Exercise 12. Find a bipartite graph such that all degrees are higher than 3, which does not have a complete matching. Show that 3 can be replaced by any constant. Given a subset S of vertices X, define N (S) to be the set of vertices in Y adjacent to S. N (S) = {u ∈ Y : ∃ v ∈ X : (u, v) ∈ E}. The set N (S) is called the neighborhood of S. Suppose the cardinality of N (S) is smaller than |S| for a graph G. Then we won’t be able to match every vertex in S. In other words, if there exists a subset S, s.t., |N (S)| < |S| then there is no complete matching. The condition that |N (S)| ≥ |S| is called Hall’s condition. We would like to show that the converse is also true. That means, if Hall’s condition is true for every subset then there is a complete matching. The idea would be to grow the matching if it is not complete. We will finally show that if Hall’s conditions are satisfied then we can always grow the matching. To show that Hall’s condition is sufficient for a perfect matching. We will show that if matching M is not complete and Hall’s condition is satisfied, then alternating path for M exists. Theorem 4. Hall’s theorem: Suppose there is a bipartite graph G = (X ∪Y, E). There is a complete matching in the graph G iff for all S ⊆ X, |N (S)| ≥ |S|. Proof. Again, if there is a complete matching then the size of the neighborhood N (S) for any S ⊆ X has to larger than or equal to the size of S. For the opposite direction, suppose M is a maximum matching which is not complete. We will show the existence of an alternating path. Consider any vertex x0 in X which is not matched. N ({x0 }) will have at least one element, say y1 . If y1 is not matched we are done else it is matched to x2 . For the set {x0 , x2 }, again we can find a y3 which is connected to either x0 or x1 (not equal to y1 ). Continuing this way, we should reach a vertex yr which is not matched. This can be traced back. yr is connected to some xi , xi to matching yi−1 and so on. This gives an alternating path. yr , xi , yi−1 , xj , yj−1 , · · · , x0 . But there can’t be an alternating path for a maximum matching by Thm. ??. This gives a contradiction. Exercise 13. Do we need the converse part of Thm. ?? for Hall’s theorem?

(Recorded data)
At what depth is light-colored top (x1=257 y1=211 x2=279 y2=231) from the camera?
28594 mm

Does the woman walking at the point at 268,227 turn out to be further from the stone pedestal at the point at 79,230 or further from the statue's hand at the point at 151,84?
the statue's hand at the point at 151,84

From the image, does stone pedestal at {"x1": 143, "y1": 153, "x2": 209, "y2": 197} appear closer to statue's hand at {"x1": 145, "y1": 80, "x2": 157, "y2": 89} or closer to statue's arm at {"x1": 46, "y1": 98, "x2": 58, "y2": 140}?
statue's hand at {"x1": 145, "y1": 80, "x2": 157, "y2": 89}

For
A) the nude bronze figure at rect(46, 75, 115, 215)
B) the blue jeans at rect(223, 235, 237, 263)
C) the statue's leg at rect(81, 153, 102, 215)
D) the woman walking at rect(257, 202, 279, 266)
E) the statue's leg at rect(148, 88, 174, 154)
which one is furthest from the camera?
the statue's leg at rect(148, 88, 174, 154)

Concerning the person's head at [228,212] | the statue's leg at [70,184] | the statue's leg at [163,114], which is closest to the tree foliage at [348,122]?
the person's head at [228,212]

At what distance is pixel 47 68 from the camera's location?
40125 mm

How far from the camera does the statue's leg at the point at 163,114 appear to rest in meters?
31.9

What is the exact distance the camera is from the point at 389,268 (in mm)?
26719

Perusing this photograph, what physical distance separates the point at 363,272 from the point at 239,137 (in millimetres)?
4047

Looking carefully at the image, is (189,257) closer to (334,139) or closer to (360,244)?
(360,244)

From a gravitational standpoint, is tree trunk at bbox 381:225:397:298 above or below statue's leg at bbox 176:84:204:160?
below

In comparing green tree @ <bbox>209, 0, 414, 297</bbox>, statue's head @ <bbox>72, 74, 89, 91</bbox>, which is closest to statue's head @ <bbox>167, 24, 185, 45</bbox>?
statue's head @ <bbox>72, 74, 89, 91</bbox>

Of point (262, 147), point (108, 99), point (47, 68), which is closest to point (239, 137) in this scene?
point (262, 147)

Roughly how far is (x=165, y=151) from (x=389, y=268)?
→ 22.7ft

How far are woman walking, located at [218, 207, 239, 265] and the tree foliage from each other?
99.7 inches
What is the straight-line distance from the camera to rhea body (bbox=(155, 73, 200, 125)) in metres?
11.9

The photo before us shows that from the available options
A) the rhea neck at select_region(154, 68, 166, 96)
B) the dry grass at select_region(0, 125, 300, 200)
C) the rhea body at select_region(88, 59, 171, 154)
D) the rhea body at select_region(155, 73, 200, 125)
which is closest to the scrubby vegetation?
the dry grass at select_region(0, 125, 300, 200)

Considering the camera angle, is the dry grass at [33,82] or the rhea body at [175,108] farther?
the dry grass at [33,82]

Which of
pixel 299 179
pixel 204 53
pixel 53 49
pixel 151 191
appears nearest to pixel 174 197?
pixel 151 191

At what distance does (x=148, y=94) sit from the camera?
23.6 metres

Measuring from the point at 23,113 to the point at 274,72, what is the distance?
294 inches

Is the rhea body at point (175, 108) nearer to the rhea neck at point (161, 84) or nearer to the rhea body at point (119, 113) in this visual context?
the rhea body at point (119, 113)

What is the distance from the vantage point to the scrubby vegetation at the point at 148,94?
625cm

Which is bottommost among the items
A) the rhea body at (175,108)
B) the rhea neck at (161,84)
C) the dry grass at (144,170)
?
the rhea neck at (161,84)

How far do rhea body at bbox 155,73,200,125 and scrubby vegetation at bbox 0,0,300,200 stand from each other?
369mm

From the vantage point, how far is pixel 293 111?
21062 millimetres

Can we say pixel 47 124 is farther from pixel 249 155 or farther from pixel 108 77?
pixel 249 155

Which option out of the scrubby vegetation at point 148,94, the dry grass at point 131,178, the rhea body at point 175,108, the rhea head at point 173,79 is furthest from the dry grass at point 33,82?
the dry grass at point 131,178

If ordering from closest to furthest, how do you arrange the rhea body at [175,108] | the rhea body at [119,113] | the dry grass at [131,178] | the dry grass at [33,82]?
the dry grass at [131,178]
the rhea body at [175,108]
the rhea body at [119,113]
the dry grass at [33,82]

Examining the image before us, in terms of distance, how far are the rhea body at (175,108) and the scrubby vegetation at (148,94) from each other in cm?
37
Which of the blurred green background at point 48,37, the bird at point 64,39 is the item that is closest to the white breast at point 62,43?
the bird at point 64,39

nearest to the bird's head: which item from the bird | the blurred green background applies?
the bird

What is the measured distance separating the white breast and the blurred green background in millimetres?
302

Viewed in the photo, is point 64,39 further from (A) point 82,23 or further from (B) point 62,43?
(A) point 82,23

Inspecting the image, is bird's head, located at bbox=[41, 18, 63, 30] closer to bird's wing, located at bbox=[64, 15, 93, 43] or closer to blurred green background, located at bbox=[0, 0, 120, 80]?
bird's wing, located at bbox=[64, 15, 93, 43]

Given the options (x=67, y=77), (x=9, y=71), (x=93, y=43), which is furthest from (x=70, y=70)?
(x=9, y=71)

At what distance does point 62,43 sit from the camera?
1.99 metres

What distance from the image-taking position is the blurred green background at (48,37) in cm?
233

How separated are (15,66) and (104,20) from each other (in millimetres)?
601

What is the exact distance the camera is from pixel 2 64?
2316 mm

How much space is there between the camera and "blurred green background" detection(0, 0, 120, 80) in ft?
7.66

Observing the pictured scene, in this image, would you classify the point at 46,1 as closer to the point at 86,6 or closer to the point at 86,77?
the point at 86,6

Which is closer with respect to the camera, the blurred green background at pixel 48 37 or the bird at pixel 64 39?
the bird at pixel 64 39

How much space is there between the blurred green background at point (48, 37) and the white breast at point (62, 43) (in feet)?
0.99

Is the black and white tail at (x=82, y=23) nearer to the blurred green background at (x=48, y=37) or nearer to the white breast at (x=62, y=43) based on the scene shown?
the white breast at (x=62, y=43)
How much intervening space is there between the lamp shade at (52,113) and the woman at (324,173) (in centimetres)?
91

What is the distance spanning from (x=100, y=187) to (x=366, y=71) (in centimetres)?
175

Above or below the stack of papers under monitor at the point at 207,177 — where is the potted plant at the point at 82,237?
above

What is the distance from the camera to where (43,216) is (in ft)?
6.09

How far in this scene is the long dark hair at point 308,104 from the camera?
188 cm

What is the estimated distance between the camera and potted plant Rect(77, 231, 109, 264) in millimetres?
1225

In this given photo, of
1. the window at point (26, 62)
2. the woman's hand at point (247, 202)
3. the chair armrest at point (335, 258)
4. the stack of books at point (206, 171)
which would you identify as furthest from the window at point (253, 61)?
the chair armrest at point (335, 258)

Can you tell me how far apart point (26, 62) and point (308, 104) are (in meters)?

▸ PROBLEMS TO WORK ON:
• 1. In the text on Hall's theorem, what name is given to the condition |N (S)| ≥ |S|?
• 2. Decide whether each statement agrees with the text on Hall's theorem, answering yes or no and quoting the words that settle it: (a) N (S) is a set of vertices in Y. (b) The proof supposes that M is a maximum matching that is complete. (c) A subset S with |N (S)| < |S| rules out a complete matching.
• 3. Carry the text on Hall's theorem forward from its last sentence.
The records have nothing to do with the text on Hall's theorem.

▸ PER-TASK ANSWERS:
• 1. Hall's condition.

• 2.
(a) Yes: "define N (S) to be the set of vertices in Y adjacent to S."
(b) No: "suppose M is a maximum matching which is not complete."
(c) Yes: "if there exists a subset S, s.t., |N (S)| < |S| then there is no complete matching."

• 3.
4
Planarity
1
A planar representation of a graph G is a drawing of the graph on the piece of paper such that no two edges intersect each other except at the end points. Take a look at two representations of the graph K4 . A graph G is called planar if it is has a planar representation. Notice that a planar graph can also have non-planar representations. To show that a graph is planar, we can just show a planar representation. But showing that a graph is non-planar takes a lot of effort. Let’s take an example. Theorem 5. The graph K5 is non-planar. Proof. Any planar drawing of a graph divides the plane into regions. Look at the following example of K4 . In any planar drawing of the graph K5 , pick 4 vertices and call them v1 , v2 , v3 , v4 . Since (v1 , v2 ), (v2 , v3 ), (v3 , v4 ) and (v4 , v1 ) are all connected. They will divide the plane into two regions. We can call them inside and outside. Case 1: v5 falls in the region inside. Then both the edges (v1 , v3 ) and (v2 , v4 ) have to fall in the region outside. But then they will have to cross each other. Case 2: v5 falls in the region outside. The proof in this case is similar and left as an exercise. 1
This section is taken from the book by Rosen [?].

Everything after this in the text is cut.